WORK REQUIRED: Could you copy out the listing, word for word, from the line containing "How far is point" up to and including the line containing "3.06 meters"? Leave the pictures out of your answer.
::::::::
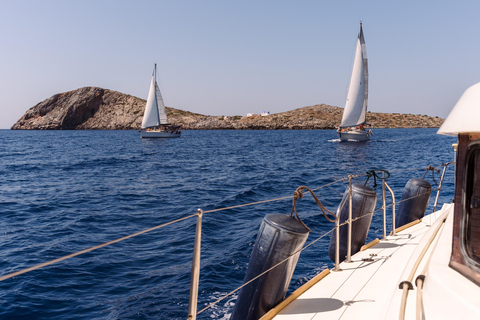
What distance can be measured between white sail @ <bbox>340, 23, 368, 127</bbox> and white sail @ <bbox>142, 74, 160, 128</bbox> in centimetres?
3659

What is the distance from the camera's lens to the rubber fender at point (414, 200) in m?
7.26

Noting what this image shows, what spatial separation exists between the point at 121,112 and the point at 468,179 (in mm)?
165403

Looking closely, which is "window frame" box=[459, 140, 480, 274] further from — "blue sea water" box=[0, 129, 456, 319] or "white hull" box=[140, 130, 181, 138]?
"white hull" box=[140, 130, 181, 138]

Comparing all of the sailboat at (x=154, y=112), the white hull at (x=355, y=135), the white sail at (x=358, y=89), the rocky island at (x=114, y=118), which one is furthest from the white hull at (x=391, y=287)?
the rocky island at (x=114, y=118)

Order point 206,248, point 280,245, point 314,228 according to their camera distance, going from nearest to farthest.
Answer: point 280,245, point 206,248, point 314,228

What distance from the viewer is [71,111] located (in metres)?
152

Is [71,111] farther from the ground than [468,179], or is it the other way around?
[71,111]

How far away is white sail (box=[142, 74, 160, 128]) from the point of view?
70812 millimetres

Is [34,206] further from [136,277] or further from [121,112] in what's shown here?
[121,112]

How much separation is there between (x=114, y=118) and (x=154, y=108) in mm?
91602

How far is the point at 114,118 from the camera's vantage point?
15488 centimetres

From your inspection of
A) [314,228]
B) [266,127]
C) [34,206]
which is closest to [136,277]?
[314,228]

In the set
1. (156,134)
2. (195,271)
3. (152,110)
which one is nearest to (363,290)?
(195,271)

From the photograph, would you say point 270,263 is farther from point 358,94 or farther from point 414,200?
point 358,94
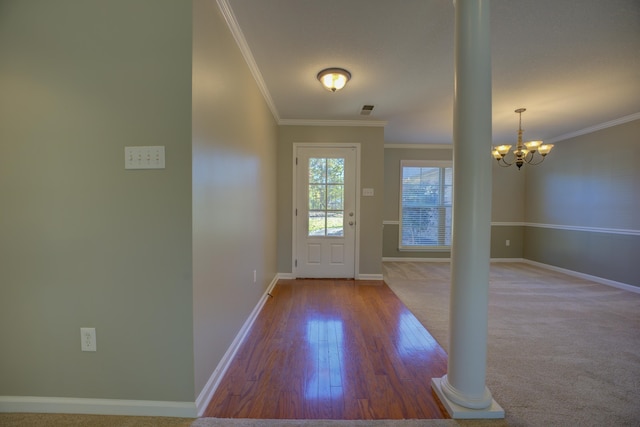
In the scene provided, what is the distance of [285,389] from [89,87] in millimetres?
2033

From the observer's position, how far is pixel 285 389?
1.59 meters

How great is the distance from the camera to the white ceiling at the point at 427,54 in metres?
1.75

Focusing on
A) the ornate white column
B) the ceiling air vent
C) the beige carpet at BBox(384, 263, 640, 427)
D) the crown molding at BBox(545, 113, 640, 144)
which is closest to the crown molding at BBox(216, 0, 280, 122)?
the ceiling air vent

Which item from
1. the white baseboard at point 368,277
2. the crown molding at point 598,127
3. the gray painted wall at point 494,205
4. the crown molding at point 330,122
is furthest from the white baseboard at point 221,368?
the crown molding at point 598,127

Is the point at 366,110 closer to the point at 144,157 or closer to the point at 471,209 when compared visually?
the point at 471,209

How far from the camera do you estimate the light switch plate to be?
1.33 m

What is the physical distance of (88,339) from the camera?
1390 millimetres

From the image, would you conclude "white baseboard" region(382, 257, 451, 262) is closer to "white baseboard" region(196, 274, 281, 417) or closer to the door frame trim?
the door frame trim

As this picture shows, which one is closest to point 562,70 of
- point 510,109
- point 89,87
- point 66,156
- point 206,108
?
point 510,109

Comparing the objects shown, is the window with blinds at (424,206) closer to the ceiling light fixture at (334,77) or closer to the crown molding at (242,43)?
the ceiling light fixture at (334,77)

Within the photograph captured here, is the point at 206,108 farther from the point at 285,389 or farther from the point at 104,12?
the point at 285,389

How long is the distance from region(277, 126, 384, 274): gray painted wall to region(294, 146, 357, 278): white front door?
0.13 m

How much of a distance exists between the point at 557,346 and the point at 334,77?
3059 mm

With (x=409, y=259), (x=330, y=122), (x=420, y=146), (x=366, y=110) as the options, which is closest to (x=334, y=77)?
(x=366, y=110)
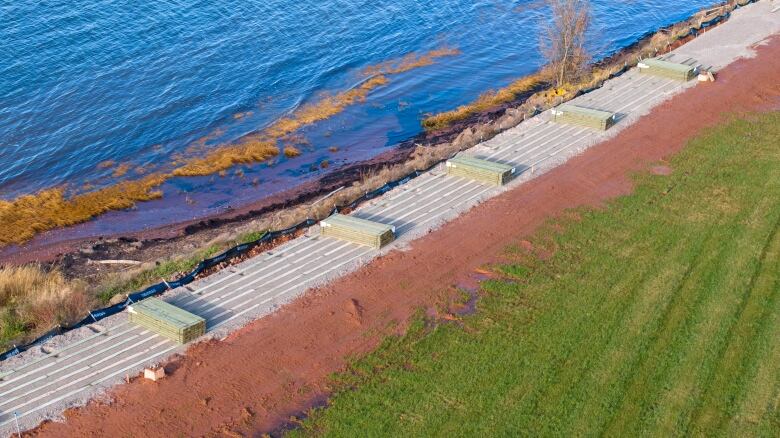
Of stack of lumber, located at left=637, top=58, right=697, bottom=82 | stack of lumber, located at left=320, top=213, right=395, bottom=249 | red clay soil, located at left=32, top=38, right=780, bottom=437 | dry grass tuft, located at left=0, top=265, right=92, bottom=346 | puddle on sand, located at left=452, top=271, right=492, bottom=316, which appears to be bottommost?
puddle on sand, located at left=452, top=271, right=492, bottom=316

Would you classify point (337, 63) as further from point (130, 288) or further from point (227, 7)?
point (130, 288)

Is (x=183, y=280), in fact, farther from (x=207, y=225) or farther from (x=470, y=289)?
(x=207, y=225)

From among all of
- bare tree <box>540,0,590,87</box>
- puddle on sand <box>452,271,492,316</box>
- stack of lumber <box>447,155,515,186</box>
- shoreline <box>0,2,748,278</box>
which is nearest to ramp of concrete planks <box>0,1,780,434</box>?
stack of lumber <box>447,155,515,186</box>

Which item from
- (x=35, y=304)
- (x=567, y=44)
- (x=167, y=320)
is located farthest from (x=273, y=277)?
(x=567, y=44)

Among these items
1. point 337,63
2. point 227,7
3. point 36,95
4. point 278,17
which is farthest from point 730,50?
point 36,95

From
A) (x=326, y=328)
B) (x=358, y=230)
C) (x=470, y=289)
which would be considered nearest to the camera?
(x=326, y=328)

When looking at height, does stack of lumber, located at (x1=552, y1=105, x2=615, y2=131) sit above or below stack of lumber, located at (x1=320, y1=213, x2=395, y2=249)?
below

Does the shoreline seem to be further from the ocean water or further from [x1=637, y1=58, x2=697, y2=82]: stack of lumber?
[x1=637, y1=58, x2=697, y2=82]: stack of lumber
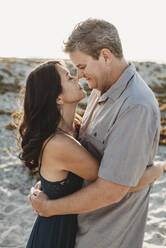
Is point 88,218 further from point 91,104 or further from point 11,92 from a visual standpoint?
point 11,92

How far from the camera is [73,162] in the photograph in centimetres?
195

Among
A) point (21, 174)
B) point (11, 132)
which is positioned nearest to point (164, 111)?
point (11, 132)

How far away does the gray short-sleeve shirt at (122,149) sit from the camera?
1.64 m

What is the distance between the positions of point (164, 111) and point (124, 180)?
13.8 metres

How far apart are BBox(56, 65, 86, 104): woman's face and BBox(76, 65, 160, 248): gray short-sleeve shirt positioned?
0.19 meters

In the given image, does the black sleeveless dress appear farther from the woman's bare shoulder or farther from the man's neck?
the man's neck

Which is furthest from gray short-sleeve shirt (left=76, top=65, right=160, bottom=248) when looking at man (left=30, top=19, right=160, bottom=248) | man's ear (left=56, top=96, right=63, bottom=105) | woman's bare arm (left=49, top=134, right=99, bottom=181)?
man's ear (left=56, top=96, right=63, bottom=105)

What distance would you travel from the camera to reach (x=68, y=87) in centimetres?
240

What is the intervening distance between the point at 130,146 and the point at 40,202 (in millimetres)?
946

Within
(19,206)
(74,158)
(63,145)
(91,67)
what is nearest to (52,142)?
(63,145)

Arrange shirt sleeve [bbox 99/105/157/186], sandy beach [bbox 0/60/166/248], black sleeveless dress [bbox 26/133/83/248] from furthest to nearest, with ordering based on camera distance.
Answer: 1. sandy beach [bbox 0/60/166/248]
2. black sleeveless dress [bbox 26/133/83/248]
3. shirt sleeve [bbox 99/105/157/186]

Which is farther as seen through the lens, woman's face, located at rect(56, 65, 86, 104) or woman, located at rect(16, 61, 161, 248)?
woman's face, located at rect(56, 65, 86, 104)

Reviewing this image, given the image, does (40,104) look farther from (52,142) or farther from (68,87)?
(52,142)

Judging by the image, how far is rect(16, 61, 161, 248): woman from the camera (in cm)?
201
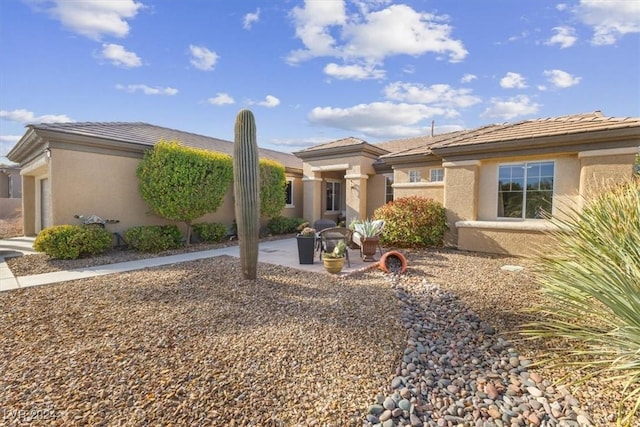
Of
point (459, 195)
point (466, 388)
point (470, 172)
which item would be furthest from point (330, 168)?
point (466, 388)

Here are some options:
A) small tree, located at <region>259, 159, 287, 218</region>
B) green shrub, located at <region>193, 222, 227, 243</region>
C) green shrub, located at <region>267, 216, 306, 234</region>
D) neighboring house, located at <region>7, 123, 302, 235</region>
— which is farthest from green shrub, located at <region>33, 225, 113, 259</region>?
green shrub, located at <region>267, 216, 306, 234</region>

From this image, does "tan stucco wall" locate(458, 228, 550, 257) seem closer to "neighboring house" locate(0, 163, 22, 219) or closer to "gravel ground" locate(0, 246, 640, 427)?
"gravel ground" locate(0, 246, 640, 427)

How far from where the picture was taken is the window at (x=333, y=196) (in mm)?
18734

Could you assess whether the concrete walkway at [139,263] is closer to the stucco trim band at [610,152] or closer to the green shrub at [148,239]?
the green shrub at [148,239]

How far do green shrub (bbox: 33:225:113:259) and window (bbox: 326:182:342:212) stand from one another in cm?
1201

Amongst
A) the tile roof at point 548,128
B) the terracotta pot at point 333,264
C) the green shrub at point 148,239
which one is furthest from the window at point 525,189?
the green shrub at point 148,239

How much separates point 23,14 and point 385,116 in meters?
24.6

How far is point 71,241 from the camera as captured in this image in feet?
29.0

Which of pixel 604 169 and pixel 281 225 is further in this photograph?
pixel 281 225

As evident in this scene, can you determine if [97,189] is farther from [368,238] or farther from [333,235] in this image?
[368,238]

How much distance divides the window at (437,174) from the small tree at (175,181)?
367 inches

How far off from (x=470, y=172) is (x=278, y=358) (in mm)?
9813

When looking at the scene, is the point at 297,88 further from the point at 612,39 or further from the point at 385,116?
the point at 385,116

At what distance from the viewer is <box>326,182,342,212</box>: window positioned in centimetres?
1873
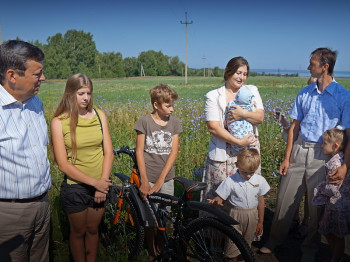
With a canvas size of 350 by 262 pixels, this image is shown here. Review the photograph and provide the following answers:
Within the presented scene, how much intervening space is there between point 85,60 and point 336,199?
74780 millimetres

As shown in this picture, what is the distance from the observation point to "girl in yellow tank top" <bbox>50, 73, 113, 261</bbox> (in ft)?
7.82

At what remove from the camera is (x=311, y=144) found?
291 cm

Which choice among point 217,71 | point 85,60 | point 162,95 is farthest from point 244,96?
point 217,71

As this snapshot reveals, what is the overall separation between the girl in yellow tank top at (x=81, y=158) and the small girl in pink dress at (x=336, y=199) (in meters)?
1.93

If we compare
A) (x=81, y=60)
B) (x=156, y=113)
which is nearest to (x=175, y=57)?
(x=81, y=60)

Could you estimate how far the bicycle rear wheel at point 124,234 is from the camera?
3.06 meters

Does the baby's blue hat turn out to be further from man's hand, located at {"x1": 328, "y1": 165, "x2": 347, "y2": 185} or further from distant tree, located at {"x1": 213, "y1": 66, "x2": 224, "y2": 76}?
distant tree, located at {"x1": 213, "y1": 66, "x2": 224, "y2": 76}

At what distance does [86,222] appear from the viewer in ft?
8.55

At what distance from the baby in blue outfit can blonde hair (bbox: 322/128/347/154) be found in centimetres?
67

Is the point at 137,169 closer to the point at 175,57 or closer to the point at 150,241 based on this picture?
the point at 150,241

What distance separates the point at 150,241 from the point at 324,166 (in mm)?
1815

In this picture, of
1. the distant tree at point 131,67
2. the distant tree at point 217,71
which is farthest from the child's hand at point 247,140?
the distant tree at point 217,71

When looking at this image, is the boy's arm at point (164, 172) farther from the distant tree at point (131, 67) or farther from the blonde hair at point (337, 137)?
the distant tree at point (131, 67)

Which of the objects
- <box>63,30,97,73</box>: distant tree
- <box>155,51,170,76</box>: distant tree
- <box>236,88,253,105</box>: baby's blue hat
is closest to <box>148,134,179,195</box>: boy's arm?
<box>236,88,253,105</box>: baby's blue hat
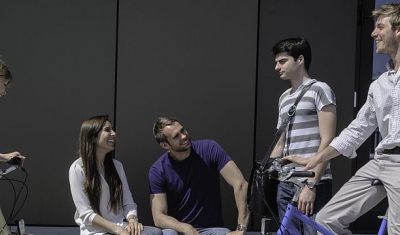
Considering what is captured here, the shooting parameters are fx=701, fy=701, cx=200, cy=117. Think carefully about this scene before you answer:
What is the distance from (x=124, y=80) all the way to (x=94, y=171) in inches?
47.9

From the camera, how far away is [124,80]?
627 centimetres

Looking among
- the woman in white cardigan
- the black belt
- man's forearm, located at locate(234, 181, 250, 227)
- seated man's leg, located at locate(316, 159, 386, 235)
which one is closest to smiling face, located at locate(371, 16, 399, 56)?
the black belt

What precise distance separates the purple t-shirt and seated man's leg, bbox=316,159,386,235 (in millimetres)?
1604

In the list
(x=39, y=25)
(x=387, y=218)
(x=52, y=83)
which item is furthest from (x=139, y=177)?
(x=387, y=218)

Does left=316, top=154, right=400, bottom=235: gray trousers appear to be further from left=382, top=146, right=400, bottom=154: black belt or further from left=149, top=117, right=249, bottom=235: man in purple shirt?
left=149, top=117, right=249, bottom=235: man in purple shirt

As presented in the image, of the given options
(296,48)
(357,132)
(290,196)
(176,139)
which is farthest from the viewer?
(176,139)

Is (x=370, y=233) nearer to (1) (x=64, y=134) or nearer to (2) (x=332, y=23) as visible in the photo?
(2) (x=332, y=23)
::::::::
CORRECT OUTPUT:
How far is point 71,241 from the camera as captured in this image in feet?
29.0

Which of pixel 604 169 and pixel 281 225 is further in this photograph?
pixel 281 225

As evident in this scene, can you determine if [97,189] is farther from [368,238] or farther from [333,235] in this image?
[368,238]

How much distance divides the window at (437,174) from the small tree at (175,181)?
367 inches

How far off from (x=470, y=172) is (x=278, y=358) (in mm)?
9813

When looking at the scene, is the point at 297,88 further from the point at 612,39 or further from the point at 385,116?
the point at 385,116

At what distance from the viewer is <box>326,182,342,212</box>: window positioned in centimetres?
1873
With a canvas size of 350 by 262 pixels, this image is shown here. Review the photograph and provide the following answers:
Within the presented scene, how much intervening space is there between point 85,60 and point 336,199?
74780 millimetres

As shown in this picture, what is the distance from the observation point to "girl in yellow tank top" <bbox>50, 73, 113, 261</bbox> (in ft)?
7.82

At what remove from the camera is (x=311, y=144) found?
291 cm

Which choice among point 217,71 | point 85,60 | point 162,95 is farthest from point 244,96?
point 217,71

As this snapshot reveals, what is the overall separation between the girl in yellow tank top at (x=81, y=158) and the small girl in pink dress at (x=336, y=199) (in meters)?
1.93

If we compare
A) (x=81, y=60)
B) (x=156, y=113)
which is nearest to (x=175, y=57)?
(x=81, y=60)

Could you estimate how far the bicycle rear wheel at point 124,234 is from the camera?
3.06 meters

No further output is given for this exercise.